Spin to Knit: The Knitter's Guide to Making Yarn

Shannon Okey (Interweave Press)

ISBN 1-59668-007-5/$34.95

Remember having driving lessons with your parents? For a knitter taking up spinning, Shannon Okey is more like your laid-back aunt. She doesn't bother much with telling you the right way to do it; instead, she gives you the basics, hands you the keys to her (manual-shift) car and lets you get on the road. She knows nothing will teach you like experience.

In the first two paragraphs of this new book Okey proposes that not only can you learn to spin, it will take you a lot less time than learning to knit did, and in no time at all, you'll have some handspun to knit with.

In support of this theory the book gets up to speed quickly, with the first chapters whizzing through equipment, terms and the basic how-to of turning fibre to yarn. There's a chapter each on spindles and wheels; another chapter shows how to use both. Fun stuff (dyeing, adding beads to handspun) is introduced along with essentials like plying and the specifications of yarn.

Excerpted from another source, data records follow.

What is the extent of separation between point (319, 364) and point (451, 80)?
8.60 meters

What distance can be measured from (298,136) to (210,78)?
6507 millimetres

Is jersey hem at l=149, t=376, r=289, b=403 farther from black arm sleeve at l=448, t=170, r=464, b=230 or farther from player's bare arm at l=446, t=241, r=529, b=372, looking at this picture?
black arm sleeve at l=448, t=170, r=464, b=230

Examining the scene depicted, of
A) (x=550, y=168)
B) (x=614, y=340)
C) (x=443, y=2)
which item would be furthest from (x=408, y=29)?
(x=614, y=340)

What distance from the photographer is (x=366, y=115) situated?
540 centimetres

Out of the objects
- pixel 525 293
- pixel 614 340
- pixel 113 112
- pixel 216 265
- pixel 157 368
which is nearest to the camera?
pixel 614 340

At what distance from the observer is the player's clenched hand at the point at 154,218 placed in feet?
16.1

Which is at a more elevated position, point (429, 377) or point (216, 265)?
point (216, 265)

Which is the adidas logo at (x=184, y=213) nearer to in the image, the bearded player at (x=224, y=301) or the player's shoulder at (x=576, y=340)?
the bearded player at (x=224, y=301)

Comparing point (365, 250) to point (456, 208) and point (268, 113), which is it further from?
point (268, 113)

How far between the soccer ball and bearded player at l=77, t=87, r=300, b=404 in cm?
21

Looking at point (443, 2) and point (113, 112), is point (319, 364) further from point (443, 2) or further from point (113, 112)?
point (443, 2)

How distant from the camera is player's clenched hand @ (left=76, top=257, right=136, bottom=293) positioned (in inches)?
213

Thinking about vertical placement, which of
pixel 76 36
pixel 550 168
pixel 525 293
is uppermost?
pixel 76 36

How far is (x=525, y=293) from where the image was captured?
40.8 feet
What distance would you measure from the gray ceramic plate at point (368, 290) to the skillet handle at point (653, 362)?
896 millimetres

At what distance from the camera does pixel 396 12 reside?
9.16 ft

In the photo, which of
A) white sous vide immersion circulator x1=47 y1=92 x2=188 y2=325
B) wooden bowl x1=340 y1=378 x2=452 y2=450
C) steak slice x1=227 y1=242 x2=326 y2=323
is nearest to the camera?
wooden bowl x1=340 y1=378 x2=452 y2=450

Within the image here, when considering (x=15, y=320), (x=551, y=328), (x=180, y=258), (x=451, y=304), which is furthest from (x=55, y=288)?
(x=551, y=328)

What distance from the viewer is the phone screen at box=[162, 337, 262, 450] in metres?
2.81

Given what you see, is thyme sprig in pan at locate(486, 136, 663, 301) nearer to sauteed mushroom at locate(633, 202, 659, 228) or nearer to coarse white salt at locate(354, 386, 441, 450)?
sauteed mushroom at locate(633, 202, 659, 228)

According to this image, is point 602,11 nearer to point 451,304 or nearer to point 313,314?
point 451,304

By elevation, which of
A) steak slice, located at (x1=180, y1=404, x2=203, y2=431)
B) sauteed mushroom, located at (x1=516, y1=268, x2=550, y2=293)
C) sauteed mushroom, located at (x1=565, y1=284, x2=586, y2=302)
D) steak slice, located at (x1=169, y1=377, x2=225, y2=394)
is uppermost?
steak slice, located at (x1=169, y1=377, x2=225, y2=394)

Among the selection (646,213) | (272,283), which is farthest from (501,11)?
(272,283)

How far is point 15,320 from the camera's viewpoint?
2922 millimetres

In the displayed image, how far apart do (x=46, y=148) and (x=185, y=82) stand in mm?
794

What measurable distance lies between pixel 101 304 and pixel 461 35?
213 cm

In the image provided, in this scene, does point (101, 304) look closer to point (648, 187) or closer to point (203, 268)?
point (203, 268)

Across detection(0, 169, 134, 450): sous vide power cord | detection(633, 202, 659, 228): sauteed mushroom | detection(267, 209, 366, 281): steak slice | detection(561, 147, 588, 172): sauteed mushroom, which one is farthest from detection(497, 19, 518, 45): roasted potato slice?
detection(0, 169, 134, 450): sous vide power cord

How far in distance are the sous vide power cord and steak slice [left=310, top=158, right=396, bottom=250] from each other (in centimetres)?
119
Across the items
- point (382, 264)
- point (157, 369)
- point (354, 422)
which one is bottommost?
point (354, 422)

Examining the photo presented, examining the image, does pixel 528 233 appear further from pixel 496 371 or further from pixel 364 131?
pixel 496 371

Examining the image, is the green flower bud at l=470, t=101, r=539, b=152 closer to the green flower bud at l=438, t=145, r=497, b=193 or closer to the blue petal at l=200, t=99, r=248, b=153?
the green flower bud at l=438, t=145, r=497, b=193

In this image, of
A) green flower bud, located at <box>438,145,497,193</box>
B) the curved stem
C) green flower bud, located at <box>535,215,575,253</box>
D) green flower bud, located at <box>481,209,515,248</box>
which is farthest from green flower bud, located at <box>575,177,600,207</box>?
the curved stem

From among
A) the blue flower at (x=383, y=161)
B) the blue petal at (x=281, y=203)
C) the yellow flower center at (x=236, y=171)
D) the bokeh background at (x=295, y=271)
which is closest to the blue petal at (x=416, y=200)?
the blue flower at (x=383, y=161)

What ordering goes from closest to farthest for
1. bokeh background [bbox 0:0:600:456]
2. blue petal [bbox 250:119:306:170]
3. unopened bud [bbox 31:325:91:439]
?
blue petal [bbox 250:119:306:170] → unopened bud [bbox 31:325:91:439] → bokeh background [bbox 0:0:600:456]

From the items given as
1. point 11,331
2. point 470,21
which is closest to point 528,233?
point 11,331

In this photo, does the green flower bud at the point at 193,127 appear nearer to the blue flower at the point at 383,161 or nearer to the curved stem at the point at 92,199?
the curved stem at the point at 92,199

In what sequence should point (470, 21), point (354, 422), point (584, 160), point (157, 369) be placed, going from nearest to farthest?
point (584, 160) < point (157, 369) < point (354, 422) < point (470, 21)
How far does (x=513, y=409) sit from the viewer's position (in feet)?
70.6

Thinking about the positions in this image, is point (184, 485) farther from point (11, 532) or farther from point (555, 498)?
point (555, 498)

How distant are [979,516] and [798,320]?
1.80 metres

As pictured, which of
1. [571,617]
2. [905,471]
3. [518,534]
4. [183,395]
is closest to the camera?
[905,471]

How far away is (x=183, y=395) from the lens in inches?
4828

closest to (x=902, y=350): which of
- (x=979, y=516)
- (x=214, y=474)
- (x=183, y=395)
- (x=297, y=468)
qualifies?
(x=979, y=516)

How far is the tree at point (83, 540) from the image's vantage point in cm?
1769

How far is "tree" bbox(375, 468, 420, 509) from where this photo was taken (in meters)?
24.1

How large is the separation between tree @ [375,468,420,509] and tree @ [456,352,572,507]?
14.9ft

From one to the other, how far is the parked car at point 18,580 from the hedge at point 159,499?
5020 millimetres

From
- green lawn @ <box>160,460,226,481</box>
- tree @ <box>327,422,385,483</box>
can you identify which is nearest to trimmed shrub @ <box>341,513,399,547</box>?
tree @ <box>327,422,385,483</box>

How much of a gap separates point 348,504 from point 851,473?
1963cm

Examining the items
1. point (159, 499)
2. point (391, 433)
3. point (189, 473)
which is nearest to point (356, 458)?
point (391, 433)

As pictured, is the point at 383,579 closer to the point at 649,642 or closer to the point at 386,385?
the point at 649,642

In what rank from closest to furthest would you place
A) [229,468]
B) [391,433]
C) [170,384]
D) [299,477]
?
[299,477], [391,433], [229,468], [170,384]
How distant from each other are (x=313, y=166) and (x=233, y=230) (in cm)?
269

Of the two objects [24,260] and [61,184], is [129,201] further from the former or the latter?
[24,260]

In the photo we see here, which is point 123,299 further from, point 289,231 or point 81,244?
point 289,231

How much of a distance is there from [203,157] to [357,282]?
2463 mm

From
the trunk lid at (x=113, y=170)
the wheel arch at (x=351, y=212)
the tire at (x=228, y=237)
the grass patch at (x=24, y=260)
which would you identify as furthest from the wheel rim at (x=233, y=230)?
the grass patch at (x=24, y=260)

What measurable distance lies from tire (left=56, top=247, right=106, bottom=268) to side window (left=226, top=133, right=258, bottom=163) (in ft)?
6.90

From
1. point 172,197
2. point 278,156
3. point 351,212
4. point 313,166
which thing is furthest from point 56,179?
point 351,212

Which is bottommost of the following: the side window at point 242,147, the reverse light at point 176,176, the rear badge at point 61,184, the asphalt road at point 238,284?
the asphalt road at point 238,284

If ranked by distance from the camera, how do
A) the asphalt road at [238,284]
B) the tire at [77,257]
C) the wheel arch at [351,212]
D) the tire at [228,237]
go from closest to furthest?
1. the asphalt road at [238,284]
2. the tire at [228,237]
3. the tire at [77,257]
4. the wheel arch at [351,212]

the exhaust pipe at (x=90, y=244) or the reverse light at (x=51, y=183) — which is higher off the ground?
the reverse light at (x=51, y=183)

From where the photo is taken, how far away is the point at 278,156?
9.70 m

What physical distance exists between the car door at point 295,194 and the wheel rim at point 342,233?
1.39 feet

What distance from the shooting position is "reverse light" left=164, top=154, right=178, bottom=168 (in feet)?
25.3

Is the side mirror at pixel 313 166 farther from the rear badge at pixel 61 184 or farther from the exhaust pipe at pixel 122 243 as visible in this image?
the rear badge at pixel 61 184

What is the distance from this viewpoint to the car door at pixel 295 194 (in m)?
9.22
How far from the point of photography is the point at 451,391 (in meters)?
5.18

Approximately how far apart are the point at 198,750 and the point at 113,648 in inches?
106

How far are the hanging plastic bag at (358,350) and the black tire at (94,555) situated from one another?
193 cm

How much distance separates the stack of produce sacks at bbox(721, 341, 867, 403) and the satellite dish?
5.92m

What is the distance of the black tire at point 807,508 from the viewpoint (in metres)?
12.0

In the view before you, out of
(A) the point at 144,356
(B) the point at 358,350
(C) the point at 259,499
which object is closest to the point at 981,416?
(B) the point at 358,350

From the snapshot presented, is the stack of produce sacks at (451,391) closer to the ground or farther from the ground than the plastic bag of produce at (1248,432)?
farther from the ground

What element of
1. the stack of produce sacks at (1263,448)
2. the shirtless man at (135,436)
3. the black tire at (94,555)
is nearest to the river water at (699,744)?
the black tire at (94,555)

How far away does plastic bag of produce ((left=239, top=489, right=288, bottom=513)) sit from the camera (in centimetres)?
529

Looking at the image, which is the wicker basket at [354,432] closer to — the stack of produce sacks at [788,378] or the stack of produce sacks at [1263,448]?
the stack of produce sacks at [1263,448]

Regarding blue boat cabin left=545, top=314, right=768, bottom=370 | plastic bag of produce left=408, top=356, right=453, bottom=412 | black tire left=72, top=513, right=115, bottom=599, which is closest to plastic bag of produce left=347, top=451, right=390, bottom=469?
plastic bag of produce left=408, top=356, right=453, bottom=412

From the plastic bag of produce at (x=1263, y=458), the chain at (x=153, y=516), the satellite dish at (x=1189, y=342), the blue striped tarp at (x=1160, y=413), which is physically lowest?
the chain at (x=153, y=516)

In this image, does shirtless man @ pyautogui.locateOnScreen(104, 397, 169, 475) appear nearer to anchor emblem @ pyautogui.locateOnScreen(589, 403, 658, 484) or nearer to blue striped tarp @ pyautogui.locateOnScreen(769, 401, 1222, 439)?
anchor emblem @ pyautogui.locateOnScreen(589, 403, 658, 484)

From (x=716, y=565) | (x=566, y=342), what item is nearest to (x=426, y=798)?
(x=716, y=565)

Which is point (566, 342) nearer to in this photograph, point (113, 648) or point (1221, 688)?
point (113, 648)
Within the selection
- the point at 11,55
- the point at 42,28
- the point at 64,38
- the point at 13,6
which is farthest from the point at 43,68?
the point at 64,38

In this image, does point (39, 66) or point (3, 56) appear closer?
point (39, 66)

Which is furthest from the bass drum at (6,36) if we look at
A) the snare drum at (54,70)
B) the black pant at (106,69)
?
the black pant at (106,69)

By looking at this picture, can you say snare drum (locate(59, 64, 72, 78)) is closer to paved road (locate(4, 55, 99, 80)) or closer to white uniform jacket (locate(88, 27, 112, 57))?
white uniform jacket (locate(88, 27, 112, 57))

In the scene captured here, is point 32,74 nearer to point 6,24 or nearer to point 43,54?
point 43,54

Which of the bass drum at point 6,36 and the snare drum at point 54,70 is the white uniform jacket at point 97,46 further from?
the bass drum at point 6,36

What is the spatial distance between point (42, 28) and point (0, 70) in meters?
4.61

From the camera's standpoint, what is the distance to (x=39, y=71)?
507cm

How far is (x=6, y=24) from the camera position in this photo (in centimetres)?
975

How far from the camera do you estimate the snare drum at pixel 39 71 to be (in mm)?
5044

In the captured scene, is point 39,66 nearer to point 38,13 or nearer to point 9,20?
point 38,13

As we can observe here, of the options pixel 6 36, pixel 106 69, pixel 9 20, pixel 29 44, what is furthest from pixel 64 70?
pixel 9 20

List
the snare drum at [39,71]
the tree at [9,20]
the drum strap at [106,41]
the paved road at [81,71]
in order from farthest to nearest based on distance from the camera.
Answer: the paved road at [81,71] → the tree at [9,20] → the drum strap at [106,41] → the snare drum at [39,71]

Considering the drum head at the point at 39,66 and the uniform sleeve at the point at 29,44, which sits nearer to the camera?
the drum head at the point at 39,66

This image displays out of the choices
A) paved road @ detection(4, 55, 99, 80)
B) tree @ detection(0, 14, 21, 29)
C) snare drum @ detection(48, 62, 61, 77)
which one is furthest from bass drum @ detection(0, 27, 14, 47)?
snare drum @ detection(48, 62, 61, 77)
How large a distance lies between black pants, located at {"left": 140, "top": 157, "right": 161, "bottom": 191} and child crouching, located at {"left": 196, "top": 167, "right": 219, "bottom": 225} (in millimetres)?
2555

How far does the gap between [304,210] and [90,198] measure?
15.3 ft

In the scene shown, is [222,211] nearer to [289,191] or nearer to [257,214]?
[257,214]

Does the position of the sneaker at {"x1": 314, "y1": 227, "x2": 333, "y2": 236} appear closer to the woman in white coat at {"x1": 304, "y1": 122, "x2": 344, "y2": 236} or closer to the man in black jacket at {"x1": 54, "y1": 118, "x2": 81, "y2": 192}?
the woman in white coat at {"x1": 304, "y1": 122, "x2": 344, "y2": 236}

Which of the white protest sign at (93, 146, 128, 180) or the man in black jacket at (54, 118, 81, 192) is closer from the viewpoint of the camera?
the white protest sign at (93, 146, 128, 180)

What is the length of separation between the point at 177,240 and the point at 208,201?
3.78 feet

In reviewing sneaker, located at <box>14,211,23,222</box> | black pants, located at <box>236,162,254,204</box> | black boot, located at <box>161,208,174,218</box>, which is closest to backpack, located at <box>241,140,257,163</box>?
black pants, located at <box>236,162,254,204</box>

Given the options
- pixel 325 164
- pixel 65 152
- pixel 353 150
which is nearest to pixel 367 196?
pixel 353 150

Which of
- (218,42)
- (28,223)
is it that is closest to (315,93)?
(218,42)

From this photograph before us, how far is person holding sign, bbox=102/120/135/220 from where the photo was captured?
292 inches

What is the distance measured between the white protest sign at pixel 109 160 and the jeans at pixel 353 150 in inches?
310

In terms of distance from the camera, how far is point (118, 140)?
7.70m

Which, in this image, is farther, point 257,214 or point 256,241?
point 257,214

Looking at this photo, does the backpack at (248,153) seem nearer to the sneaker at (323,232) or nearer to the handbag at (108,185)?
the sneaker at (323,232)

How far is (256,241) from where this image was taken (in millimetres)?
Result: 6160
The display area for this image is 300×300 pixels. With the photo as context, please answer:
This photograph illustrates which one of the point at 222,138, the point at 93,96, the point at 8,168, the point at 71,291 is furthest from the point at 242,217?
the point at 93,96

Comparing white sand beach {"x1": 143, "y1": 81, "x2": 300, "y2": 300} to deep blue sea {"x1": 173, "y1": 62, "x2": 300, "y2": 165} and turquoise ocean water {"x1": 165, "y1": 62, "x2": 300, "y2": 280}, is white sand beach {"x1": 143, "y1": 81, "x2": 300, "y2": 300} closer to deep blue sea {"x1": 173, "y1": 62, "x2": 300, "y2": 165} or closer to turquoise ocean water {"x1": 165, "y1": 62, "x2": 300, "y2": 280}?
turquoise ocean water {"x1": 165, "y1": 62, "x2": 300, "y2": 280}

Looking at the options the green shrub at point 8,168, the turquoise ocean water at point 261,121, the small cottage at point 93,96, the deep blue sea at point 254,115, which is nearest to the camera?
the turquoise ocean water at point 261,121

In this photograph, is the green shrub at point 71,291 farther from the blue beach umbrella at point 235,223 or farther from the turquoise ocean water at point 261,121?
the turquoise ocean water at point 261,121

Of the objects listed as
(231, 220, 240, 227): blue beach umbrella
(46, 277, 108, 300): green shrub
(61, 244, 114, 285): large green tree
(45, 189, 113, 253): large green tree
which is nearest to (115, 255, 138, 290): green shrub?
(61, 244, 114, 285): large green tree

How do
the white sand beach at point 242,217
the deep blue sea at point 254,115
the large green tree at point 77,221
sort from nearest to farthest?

Spin to Knit is never a dry technical manual, however. Okey often uses quite vivid language to evoke hands-on concepts that are difficult to get from print. (She describes Andean plying, for example, as 'looking like you're dancing the hula from the elbow down'.)

Most of this book is devoted to what to knit with handspun, so the balance definitely tips toward the product and not the process of spinning. But there's little point in insisting a beginner spin a 'perfect' yarn. By simply demonstrating the joy to be had in spinning, Okey will probably do more to build a new generation of spinners than any dedicated manual could.